**PAGE TEXT:**
•••••
So writes Ola Gjeilo in the introduction to his new album Night, available on CD from Decca (purchase from Amazon UK here) and sheet music from Chester Music/Hal Leonard (the subject of this review).

Those who’ve not yet had the joy of discovering Gjeilo’s music are in for a treat with this album and will hopefully also explore his previous work, including the earlier piano albums Stone Rose (2007), Piano Improvisations (2012) and his immensely popular choral music.

So let’s take our time and journey towards the dizzying and inviting lights of Gjeilo’s Night


Shadows of the setting sun…

Born in Norway in 1978, Gjeilo reportedly began learning the piano aged 5, learning to read music at 7. He studied at the Norwegian Academy of Music before transferring to New York’s Julliard School and the Royal College of Music, London.

Gjeilo has enjoyed early success as a composer, his music quickly picked up by major artists, recording labels and publishers. His more significant works to date include the Sunrise Mass, Dreamweaver and The River, each of which combines choral singing with piano and varying combinations or strings.

In his recordings, Gjeilo routinely takes his place at the piano keys, so it perhaps in his solo albums that his musical personality is most acutely laid bare. In all cases, his music mixes Neo-Romanticism with the post-minimalism of Glass, Einaudi et al. Unlike the latter however, Gjeilo’s music seems to bask in an easy, positive, warm glow that undoubtedly accounts for its popular appeal.


And so it is with Night, although here it seems to me there is a compositional craftsmanship and emotional simplicity that transcends Gjeilo’s previous piano work, providing a canvas upon which listener and performer alike can ‘play with the paint’, exploring their own personal response.

As with his excellent set of Piano Improvisations, this new album was largely born in spontaneity, as the composer goes on to explain:

“All the pieces on this album were created in the evening; I did several recording sessions at studios all over the city – free improvisations, some of which would later turn into these tracks. I love working that way; just being completely open and directionless and not let my thoughts get in the way, until I eventually can edit, rework and shape them into coherent pieces.”
•••••
**PROBLEM TO WORK ON:**
Print the whole Night review word for word. Work only from the Night review above.

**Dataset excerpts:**
•••••
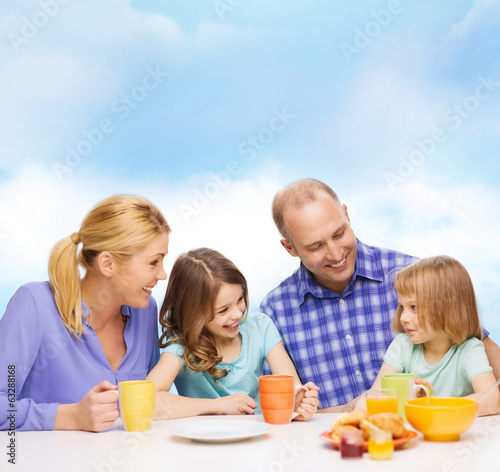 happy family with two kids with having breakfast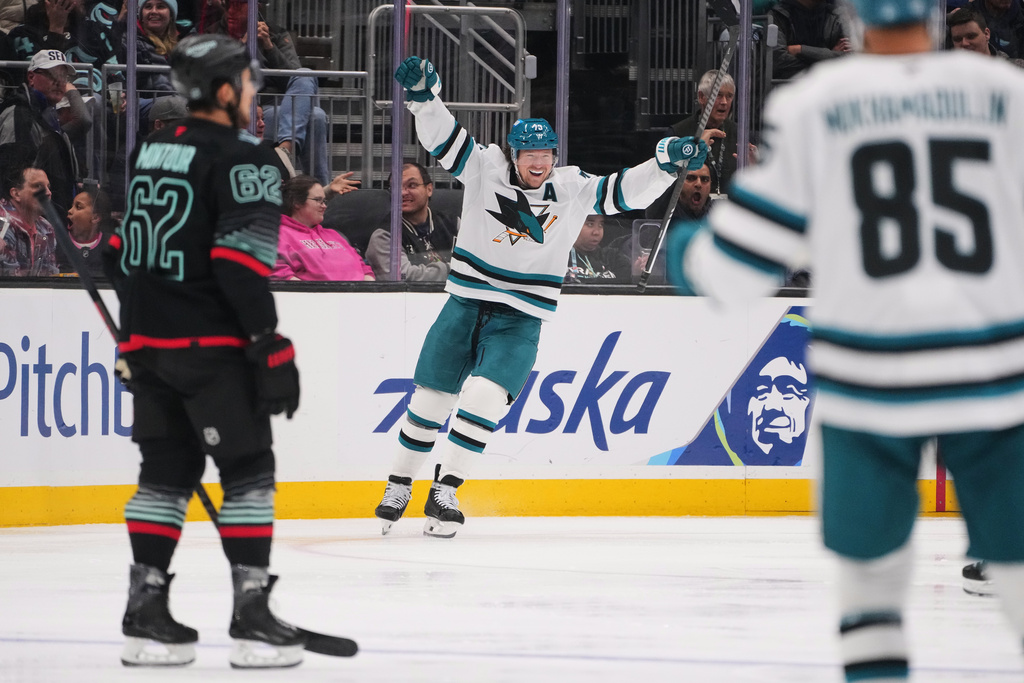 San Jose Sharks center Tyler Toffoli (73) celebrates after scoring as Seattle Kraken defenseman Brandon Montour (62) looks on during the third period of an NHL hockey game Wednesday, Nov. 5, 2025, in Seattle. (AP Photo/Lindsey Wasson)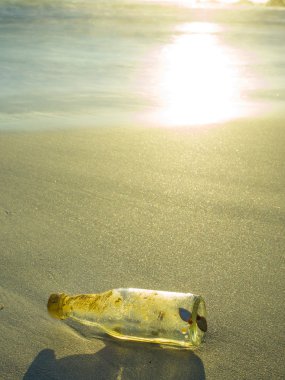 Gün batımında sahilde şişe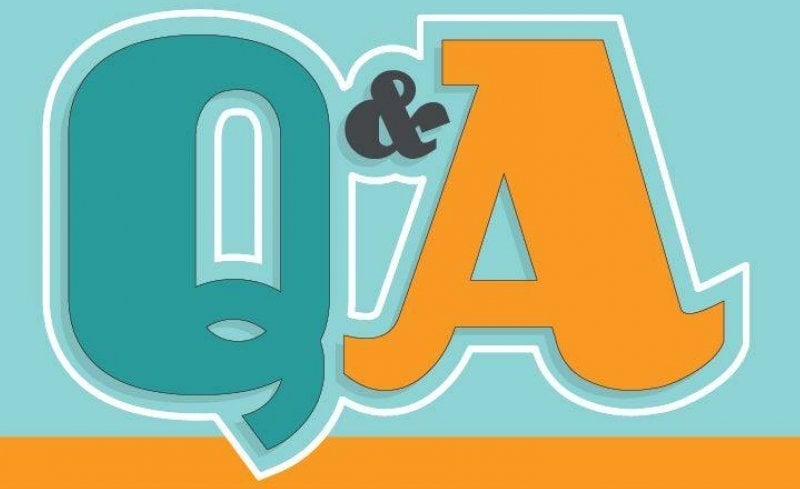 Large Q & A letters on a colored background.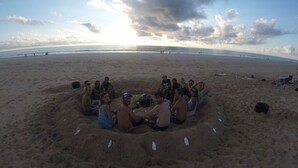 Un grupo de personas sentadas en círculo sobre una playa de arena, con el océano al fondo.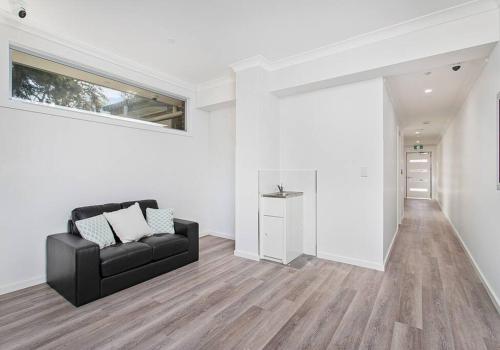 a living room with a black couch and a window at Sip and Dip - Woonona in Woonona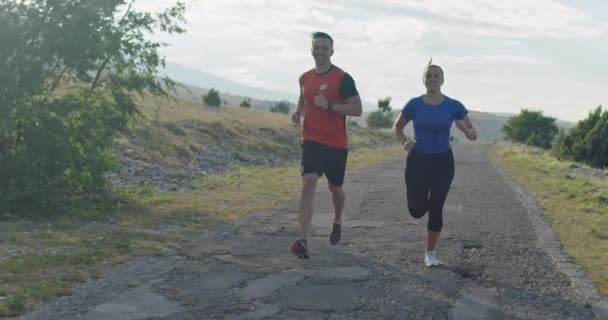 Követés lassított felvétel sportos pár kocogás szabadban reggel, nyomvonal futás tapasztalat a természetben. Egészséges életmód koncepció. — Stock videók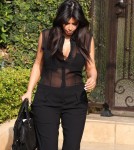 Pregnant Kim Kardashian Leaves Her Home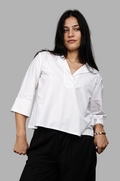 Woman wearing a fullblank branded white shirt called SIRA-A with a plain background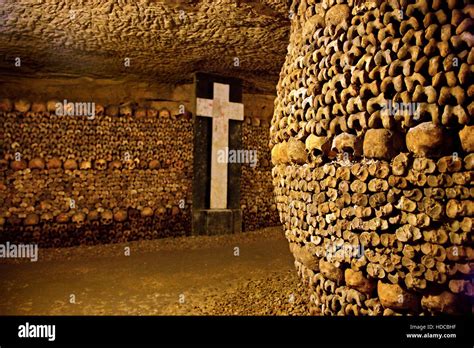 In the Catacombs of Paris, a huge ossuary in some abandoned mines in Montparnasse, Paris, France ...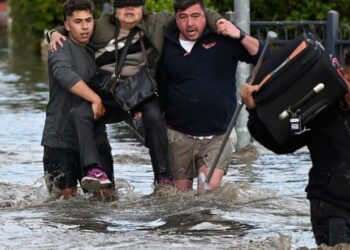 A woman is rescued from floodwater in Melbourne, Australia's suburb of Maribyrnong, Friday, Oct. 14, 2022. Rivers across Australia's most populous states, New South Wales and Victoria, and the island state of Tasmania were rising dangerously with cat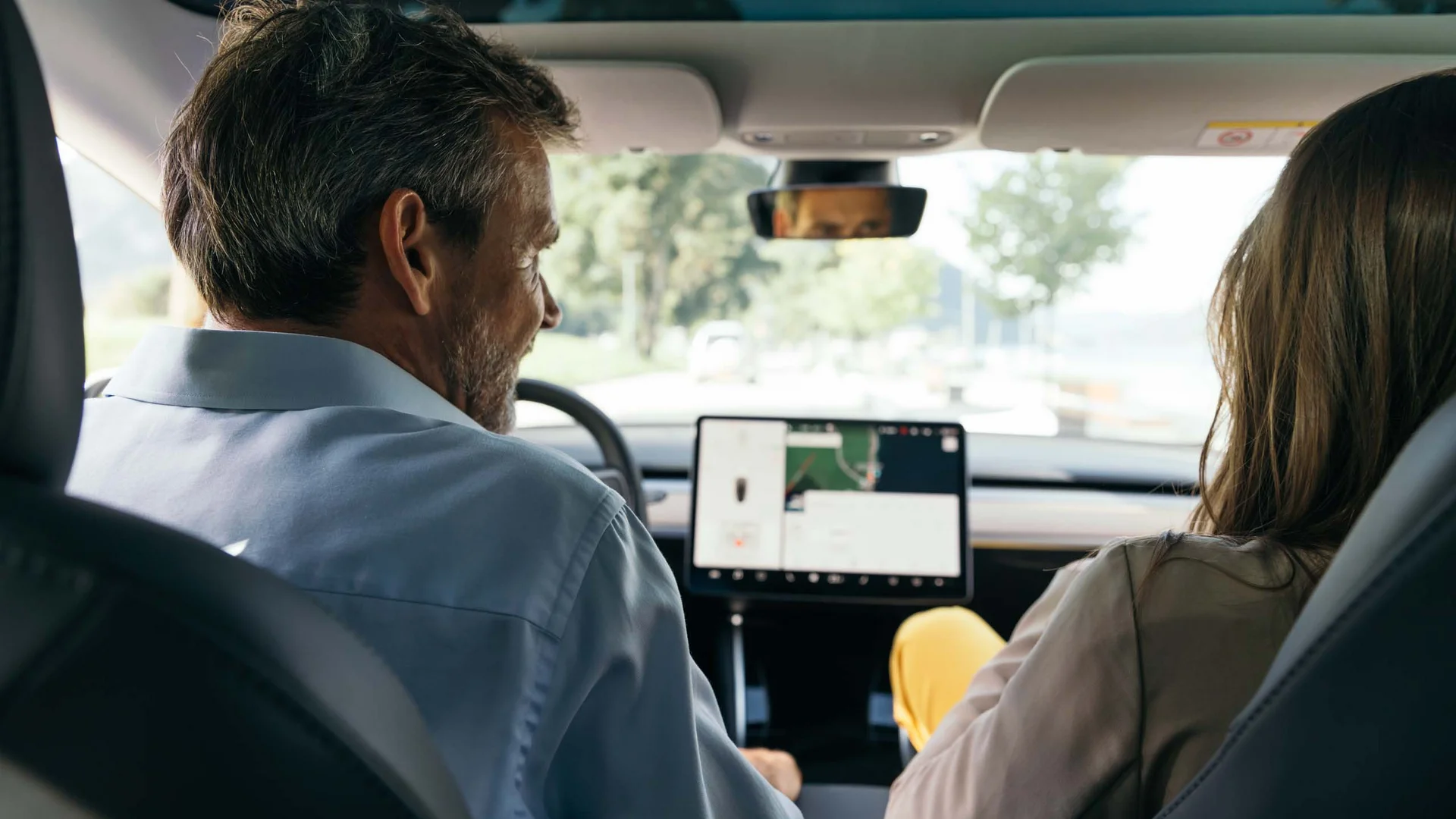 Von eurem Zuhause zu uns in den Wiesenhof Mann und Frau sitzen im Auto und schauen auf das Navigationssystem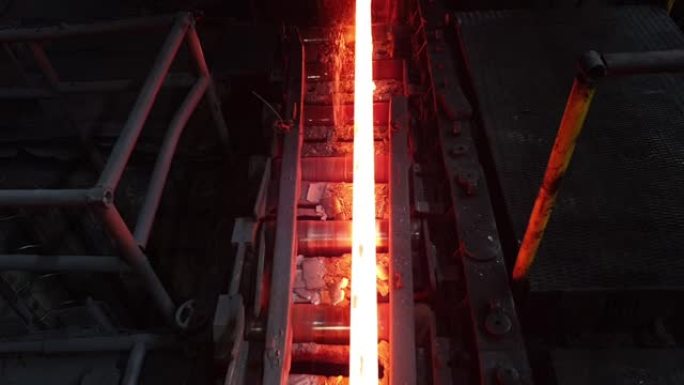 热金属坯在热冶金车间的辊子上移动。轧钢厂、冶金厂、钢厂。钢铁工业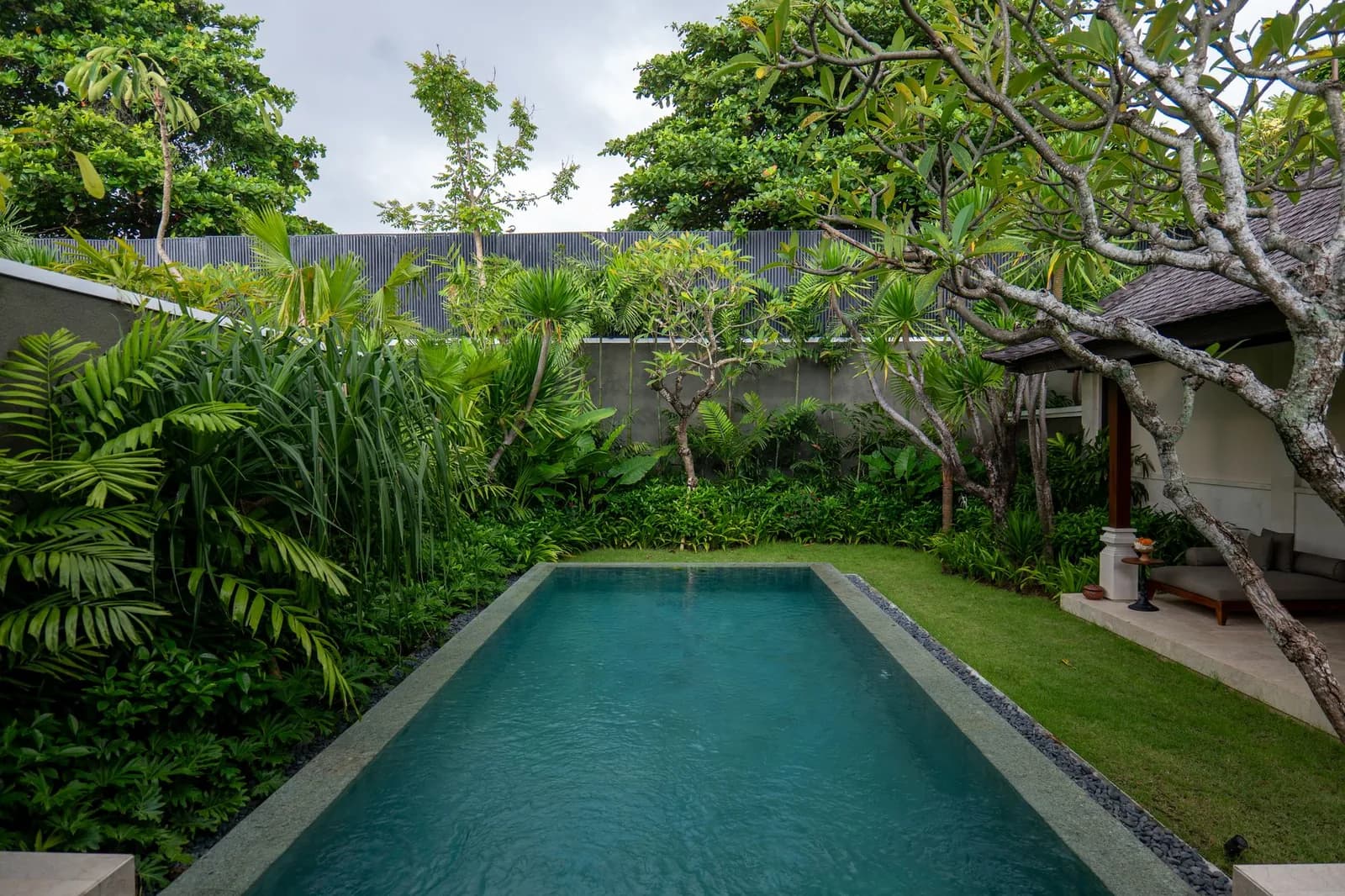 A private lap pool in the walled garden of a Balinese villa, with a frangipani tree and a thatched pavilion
•••••
**SOLUTION:**
So writes Ola Gjeilo in the introduction to his new album Night, available on CD from Decca (purchase from Amazon UK here) and sheet music from Chester Music/Hal Leonard (the subject of this review).

Those who’ve not yet had the joy of discovering Gjeilo’s music are in for a treat with this album and will hopefully also explore his previous work, including the earlier piano albums Stone Rose (2007), Piano Improvisations (2012) and his immensely popular choral music.

So let’s take our time and journey towards the dizzying and inviting lights of Gjeilo’s Night


Shadows of the setting sun…

Born in Norway in 1978, Gjeilo reportedly began learning the piano aged 5, learning to read music at 7. He studied at the Norwegian Academy of Music before transferring to New York’s Julliard School and the Royal College of Music, London.

Gjeilo has enjoyed early success as a composer, his music quickly picked up by major artists, recording labels and publishers. His more significant works to date include the Sunrise Mass, Dreamweaver and The River, each of which combines choral singing with piano and varying combinations or strings.

In his recordings, Gjeilo routinely takes his place at the piano keys, so it perhaps in his solo albums that his musical personality is most acutely laid bare. In all cases, his music mixes Neo-Romanticism with the post-minimalism of Glass, Einaudi et al. Unlike the latter however, Gjeilo’s music seems to bask in an easy, positive, warm glow that undoubtedly accounts for its popular appeal.


And so it is with Night, although here it seems to me there is a compositional craftsmanship and emotional simplicity that transcends Gjeilo’s previous piano work, providing a canvas upon which listener and performer alike can ‘play with the paint’, exploring their own personal response.

As with his excellent set of Piano Improvisations, this new album was largely born in spontaneity, as the composer goes on to explain:

“All the pieces on this album were created in the evening; I did several recording sessions at studios all over the city – free improvisations, some of which would later turn into these tracks. I love working that way; just being completely open and directionless and not let my thoughts get in the way, until I eventually can edit, rework and shape them into coherent pieces.”